BBI Exposes ServiceCource!..... Clever! - ouch!

BBI, AKA JLaine has had enough-

Many will serve me well. You can be my role model from now on. A few questions though. Like on the suggestion, “Prepare thoroughly for any task so that you can be sure you are ready. 5 min. to race time - where are you?? “ Is this a dig at yourself? A reference to, “its 1 minute after the race started, which lap are you thinking of joining in on?”After your pithy list of “helpful hints” below, I now feel compelled to spill the beans on the whole situation, and the sham of a life you have been living. I will start at the top.

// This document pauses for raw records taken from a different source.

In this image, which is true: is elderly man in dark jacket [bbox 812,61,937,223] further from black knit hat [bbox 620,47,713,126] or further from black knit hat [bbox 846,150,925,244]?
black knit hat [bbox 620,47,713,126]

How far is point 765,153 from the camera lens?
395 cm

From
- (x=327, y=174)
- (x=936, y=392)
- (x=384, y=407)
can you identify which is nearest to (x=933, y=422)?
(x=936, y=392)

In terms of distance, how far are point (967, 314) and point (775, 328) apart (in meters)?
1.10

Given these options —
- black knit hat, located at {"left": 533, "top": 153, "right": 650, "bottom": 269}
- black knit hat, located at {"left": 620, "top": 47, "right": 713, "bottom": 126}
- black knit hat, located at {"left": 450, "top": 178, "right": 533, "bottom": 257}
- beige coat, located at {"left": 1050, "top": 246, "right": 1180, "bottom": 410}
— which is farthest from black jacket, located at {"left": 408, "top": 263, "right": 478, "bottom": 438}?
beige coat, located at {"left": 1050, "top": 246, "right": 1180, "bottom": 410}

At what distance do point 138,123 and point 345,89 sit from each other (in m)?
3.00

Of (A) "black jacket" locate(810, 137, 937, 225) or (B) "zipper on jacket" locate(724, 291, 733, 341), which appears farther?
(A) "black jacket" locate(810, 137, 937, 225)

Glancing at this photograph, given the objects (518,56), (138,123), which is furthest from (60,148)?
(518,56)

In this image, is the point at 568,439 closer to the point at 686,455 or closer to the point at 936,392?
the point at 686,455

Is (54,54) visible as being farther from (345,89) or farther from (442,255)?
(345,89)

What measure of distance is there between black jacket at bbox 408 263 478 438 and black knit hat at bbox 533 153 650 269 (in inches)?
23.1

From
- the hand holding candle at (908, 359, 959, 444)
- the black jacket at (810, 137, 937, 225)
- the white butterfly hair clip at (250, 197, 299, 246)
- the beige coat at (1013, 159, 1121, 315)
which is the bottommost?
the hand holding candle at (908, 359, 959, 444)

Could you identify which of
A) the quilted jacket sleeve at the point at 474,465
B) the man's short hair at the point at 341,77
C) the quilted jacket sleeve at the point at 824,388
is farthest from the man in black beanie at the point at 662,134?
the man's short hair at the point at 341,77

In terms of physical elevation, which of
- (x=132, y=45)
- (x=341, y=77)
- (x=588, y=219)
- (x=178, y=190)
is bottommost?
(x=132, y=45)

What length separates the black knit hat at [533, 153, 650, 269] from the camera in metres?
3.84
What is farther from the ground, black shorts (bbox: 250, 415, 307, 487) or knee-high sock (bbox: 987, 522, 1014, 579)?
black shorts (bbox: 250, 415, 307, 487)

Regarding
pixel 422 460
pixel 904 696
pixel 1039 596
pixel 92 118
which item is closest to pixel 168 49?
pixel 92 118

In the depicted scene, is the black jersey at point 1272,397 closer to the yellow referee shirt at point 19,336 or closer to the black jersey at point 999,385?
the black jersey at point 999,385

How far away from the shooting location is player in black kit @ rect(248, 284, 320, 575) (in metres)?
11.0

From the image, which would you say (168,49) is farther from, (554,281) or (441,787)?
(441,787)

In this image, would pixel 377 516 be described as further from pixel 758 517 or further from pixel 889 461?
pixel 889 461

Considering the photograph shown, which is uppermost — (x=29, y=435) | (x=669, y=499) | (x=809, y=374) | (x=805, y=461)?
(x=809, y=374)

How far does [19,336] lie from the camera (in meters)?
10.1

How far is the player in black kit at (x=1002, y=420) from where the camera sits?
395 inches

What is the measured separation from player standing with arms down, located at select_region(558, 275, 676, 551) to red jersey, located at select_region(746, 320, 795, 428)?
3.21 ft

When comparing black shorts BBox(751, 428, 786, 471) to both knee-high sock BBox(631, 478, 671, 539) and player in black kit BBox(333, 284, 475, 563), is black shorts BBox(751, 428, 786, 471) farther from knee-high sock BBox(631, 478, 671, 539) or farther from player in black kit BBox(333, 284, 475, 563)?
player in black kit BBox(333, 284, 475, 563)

Sit down, prop your jaw up, as this information will cause it to drop open and hang there wider that a 4th street whore’s legs. First the identity of the kingpin here. Why, none other that the blond bombshell you are married to. Yup. KP is behind this whole charade. You with me? One under the bus, and more to come. She is so worried about your fragile psyche, and your explosive nature, that she has set up this “pseudo life” for you. SC, time to belly up to the bar, and realize that it’s not real. See, she has hired all of us to help you. Did you ever wonder why all your “friends” are losers? Why are your “pals” the kind of folks who are all, in their own way, piloting Kamikaze planes into the tarmac? Let me open your eyes to the real world. Let’s just run through the cast of characters that the kingpin has hired to sustain you in your pseudo life. (Really, could one man have so many losers hanging around if they weren’t paid to be there?) Lets start with Fat Tony, Thought I should copy you on this as well, as you only kind of qualify as a loser. After all, you did need to resort to using the web to get a date (loser), but on the plus side, you actually found the princess. So, you actually are the winner. (I will not point out that she actually is the loser, for marrying one, and will keep that thought to myself).

“Live and learn,” said the kingpin. “I’ll hire one step higher up on the loser scale for my man next time”Whoops. Her second hiring was perhaps her second misstep, after Fat Tony, and on this one she mis-stepped so hard as to break both ankles, destroy the mortise and nearly render herself a permanent cripple, and only her quick thinking in the following hires saved her from certain disaster. Who was this person who nearly derailed her loser-built scafolding to hold you up. HOT TALK!!!! “Wasss upppp?” She thought she had him on the payrole, and then he sends her a COD on a shipment he redirected to himself. He was let go right then and there. No more need be said here. Those that know him all heve their own HT stories.

So, smartly she gets her act together and goes with Sven. Bicycle racer extrodinore. Emphasize the “ex” part of that word. Relationship wizard, ebay selling furniture refinisher who doesn’t refinish furniture? Makes you look pretty good by comparison, huh? Now the Kingpin is hot, and getting cocky. Her strategy of surrounding you with “pals” out of the loser pool is working, and working well. So she goes to town and keeps hiring. Next up, and perhaps the actual star of the show? The GONDA!!!! Back from europe for another continental engagement. He’s your friend. He’s not. He’s your friend. He’s not. He’s on a ride with you. He’s not. He’s attacking. He’s not. He’s selling his house and moving away from you. He’s not. He loves the Gondarella shoe trophy. He ..., well, actually, he never loved or even liked the trophy. Never mind on that one. Whoops.

When TG starts to look a bit normal and routine, she empties the bank account and hires the only man in Truckee living the loser lifestyle 24/7/365. All loser, all the time. Not to brag too much, but, yup, this one is me - BBI: Relationship failing, bicycle crashing, non-Mercedes driving, back-breaking idiot of spectacular proportions not seen previously in these parts. Sponging for bicycle maintainance and furniture moving assistance. Wow, by comparision, I really make you look great. Again, hired, packaged and paid for by the kingpin. So there it is. All of us here for you, orchestrated by the kingpin. Sorry to crash your world. Whoops. My bad. I'm taking my house and moving!


1 comment:

Steve Griffiths said...

Ok, way too much insider knowledge here to make sense of.